I needed to drive some lag screws into 4x4s for my deck this weekend. None of my existing drivers were up to the task, so went and picked up a lower end DeWalt corded drill. It worked great, except for when the screws bit into the wood where the pilot hole ended, at which point the stupid thing about took my arm with it while it was kicking back. Lesson learned. 

I assume this is operator error since I'm used to cordless drills with a clutch, so am wondring if there's any advice on proper operation so that it doesn't happen again? (Other than purchase a longer bit/make deeper pilot holes).. :laughing:

Mike


----------



## 47_47 (Sep 11, 2007)

Don't laugh, but the deeper pilot hole is the answer. I usually run them in with an impact gun.


----------



## Highlander (Mar 2, 2009)

Sounds like the perfect job for an impact driver. Might find you don't even have to drill the pilot holes.


----------



## tigereye (Feb 25, 2009)

Highlander said:


> Sounds like the perfect job for an impact driver. Might find you don't even have to drill the pilot holes.

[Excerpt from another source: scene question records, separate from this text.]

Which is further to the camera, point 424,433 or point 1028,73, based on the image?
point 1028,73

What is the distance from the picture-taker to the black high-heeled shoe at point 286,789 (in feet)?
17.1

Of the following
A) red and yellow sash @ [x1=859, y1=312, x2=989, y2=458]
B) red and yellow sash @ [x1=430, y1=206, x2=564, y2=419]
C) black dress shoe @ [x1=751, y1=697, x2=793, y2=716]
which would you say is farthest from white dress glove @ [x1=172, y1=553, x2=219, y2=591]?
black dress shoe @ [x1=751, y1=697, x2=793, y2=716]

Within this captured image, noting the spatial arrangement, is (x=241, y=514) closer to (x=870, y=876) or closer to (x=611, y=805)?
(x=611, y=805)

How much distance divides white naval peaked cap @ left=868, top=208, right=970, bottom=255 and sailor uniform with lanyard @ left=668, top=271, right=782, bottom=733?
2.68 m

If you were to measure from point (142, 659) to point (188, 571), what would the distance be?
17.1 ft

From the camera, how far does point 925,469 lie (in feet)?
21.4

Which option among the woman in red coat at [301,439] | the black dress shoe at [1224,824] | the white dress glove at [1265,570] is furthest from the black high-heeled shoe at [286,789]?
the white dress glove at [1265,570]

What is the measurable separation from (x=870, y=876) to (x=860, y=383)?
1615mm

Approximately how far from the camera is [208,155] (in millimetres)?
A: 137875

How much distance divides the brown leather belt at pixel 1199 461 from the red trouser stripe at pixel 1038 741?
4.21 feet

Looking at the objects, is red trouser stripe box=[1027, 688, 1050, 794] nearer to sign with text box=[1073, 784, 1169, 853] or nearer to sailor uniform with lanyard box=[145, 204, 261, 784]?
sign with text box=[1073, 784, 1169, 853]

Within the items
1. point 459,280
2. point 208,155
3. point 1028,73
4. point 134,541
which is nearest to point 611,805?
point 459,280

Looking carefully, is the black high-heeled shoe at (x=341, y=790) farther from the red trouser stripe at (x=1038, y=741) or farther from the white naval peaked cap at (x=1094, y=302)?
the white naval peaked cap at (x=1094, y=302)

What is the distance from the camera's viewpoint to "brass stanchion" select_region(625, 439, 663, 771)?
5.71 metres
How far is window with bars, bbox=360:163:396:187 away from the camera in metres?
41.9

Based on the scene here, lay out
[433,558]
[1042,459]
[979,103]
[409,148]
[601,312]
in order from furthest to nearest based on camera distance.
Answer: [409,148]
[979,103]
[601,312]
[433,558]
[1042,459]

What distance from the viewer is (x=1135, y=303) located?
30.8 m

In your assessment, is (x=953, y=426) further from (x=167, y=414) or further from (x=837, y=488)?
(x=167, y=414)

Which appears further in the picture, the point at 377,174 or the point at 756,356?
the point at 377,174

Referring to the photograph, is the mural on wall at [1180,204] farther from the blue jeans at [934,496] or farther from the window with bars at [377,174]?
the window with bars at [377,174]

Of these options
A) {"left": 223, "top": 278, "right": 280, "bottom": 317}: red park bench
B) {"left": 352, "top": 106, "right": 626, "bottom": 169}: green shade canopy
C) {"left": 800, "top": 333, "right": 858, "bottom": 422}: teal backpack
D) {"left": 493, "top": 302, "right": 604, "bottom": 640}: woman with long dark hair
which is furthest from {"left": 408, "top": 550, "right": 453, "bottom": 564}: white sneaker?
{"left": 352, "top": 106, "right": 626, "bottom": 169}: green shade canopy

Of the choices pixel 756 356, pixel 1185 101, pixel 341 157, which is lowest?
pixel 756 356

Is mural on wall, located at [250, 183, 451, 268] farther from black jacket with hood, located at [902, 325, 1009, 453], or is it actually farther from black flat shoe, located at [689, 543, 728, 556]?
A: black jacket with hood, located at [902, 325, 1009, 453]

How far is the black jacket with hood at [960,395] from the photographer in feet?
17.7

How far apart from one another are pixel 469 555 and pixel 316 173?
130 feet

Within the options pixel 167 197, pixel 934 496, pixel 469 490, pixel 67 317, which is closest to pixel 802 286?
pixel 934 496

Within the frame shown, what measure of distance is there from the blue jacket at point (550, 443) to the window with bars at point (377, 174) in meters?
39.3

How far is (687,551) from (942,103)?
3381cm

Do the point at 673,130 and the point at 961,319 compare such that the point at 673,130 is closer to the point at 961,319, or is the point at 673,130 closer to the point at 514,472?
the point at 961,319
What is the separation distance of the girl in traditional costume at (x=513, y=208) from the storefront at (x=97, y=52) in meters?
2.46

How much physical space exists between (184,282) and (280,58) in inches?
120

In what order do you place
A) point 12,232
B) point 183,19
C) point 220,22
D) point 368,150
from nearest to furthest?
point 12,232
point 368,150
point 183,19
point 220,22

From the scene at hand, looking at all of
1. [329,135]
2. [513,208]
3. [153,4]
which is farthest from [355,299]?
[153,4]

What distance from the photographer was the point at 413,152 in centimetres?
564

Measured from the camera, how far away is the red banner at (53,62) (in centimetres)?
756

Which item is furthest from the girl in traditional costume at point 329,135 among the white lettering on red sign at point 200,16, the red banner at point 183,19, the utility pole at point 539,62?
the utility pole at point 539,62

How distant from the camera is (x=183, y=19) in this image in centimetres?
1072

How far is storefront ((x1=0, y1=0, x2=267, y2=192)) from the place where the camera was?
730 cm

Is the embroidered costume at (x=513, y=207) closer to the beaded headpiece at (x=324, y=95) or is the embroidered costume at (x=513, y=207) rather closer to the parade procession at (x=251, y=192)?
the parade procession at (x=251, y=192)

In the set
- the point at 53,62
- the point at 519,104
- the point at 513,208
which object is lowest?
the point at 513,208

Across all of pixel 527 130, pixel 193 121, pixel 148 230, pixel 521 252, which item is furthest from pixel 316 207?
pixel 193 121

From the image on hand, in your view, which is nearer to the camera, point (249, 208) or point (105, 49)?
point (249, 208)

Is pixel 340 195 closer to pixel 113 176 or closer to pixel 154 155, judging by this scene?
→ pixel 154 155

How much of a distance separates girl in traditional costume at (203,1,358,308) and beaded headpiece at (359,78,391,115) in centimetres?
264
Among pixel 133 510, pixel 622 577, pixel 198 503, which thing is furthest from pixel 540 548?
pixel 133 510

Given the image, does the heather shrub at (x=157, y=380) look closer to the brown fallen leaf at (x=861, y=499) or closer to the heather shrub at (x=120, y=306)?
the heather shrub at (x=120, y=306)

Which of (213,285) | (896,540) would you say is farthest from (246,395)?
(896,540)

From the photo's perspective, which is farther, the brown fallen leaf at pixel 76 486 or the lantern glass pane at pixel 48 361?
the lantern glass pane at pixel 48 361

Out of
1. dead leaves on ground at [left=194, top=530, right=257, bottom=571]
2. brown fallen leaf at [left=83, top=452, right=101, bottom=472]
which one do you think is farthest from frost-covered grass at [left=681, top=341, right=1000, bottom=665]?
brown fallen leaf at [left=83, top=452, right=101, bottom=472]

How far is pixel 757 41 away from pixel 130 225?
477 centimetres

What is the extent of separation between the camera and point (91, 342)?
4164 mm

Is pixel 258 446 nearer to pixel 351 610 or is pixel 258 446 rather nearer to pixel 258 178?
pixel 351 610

I got one of the little 10.8v Makita impact drivers that I love. It was blowing through the decking screws with no trouble, but it just didn't have the oomph to drive the lags. Maybe one of its big brothers would be more suited. Might be time for another shopping trip.. :whistling2:

Thanks for the advice.

Mike


----------



## Michael Thomas (Jan 27, 2008)

Most "better" 1/2" drills have a provision for an auxiliary handle, which helps control the torque:









you _really_ have to watch it when using any of them however, especially when on a ladder or in a confined space - they can send you flying or break a wrist before you have time to react - I've had personal experience of the former.
----------

Home Inspection: "A business with illogically high liability, slim profit margins and limited economies of scale. An incredibly diverse, multi-disciplined consulting service, delivered under difficult in-field circumstances, before a hostile audience in an impossibly short time frame, requiring the production of an extraordinarily detailed technical report, almost instantly, without benefit of research facilities or resources." - Alan Carson


----------



## fuster (Apr 13, 2009)

Drills are not designed to put in screws. If you insist on using it for that, I recommend you go to a hardware store and find a clutch bit assembly (if they still sell them) that will go into the chuck and then you can put the driver bit into the clutch assemblly. Drivers have a clutch. Without a clutch your drill will live a short life if you use it to drive screws. Plus, you can put the screws in faster with power driver. 

Impact drivers shear off heads of screws when the resistance gets too great. Not all the screw heads, but try taking that broken screw out and putting in another one. You can't, so now you have to put in another screw in a different spot. Ruins a deck job because now they (screws) aren't all lined up. Same with any other item that requires uniform spacing of the screws.


----------